本来新开的毛纺厂,要由高峰来拍板的话,一把手就是陈丽娜的。
结果中央空降,从歌舞团首席位置上退下来的包曼丽就成了书记,而陈丽娜,一是因为学历不够,二是因为,原来只在农场干过,就只能委屈当厂长了。
高峰想想陈丽娜的小眼神儿,想想贺兰山又要数落自己没出息,压力很大呀。
翻着包曼丽的简历,他就一幅便秘的样子。
“虽然说大学毕业后就进了文工团,但是高区长,我在北工大主修的可是艺术设计,到矿区做个书记,您没觉得不妥吧?”
不知道她的后台是谁,但是高峰直觉这女的是够厉害的。
现在整个共和国最大的毛纺厂,是位于红岩的一毛和二毛厂,而它们的规模,相比于新开的乌市毛纺厂来说,都还是差了太多。
现在中央想要搞活经济,这时候成为一个大厂的厂长,不说资历,只要干好一点,她将来能从政,那得是扶摇直上啊。

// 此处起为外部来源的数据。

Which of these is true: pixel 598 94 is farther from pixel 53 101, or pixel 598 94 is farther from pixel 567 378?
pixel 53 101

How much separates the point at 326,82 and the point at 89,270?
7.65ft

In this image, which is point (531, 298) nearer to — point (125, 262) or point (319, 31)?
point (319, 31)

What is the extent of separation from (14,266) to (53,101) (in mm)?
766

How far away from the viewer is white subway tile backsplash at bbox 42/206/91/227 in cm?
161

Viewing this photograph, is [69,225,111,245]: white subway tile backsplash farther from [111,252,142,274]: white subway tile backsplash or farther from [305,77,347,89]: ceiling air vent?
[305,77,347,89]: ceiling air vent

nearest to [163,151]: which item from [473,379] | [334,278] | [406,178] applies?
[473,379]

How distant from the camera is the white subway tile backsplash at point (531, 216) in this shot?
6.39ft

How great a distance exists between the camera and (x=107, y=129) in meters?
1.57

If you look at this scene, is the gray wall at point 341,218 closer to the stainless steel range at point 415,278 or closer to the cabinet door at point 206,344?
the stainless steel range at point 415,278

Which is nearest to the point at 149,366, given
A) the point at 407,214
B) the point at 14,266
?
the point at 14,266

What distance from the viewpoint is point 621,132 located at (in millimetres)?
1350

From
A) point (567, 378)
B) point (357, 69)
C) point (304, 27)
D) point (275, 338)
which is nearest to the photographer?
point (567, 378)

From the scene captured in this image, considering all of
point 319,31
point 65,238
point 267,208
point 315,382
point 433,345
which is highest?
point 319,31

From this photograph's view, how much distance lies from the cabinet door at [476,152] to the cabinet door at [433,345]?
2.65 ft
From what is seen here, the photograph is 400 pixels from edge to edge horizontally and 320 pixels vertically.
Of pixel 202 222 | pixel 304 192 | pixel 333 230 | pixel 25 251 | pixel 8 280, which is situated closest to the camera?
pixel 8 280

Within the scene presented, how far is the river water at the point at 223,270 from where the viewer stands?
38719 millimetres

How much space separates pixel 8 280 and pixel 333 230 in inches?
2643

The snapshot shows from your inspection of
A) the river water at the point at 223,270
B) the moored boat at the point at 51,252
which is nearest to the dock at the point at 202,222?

但是,整个矿区投入了那么多的心血,可以说资金全押在毛纺厂了,万一要是生产搞不起来,养不活员工不能为共和国创造效益。包曼丽可是有大后台的人,拍拍屁股就可以走了,主要负责生产的陈丽娜可就麻烦了。
她得给人唾骂死不说,估计下半辈子的仕途,也就毁了。
不得不说,包小姐这个职位好干,陈丽娜那个厂长可不好当啊。
“那毛纺厂,就拜托小包同志了,咱们一起努力吧。”上面的任命,高峰也没有办法,握了握包曼丽的手,他说。
再说矿区。
毛纺厂前面一座小型的三层办公楼,后面一字排开几百间,全是厂房。
说是开会,但其实今天也就是大家碰个头,在国营饭店吃顿饭而已。
往矿区走的时候,陈丽娜还以为聂工真不会去了,穿好了自己那件珍藏版的香奶奶,带着仨孩子出了门,没想到聂工居然在车上坐着呢。
“哟呵,老聂,你终于肯穿西服了?”
陈丽娜特地托杜厂长从广州买来的西服,羊绒加桑蚕丝的,聂博钊一米八几的身高,外看瘦,那肌肉可一点也不含糊,原来她劝着穿他都不穿,一身解放装从年头穿到年尾,顶多加件呢子大衣,今天倒是穿上了。
三蛋竖起大拇指就说:“我爸爸可真帅。”
聂工一打方向盘,手表露出来了,也不是原来那块老钟山了,而是一块很有年代感的英格纳。
这表应该是他爸的,组织原来收走,又给还回来了。
恍惚间,这才是上辈子那个老聂嘛,时尚得体又帅气,再兼文质彬彬的。
不得不说,他可真是天生的衣架子。
“怎么,听说包小姐今天要来,才打扮的这么帅气的?”陈小姐笑着就揶揄开了。
“曼丽学的是艺术设计,而且一直从事舞蹈,小陈同志,我很尊重她,也尊重所有的女性,在孩子们面前,最好不要开她的玩笑。”父母嘛,在孩子们面前还是得有点儿威严的,是不是?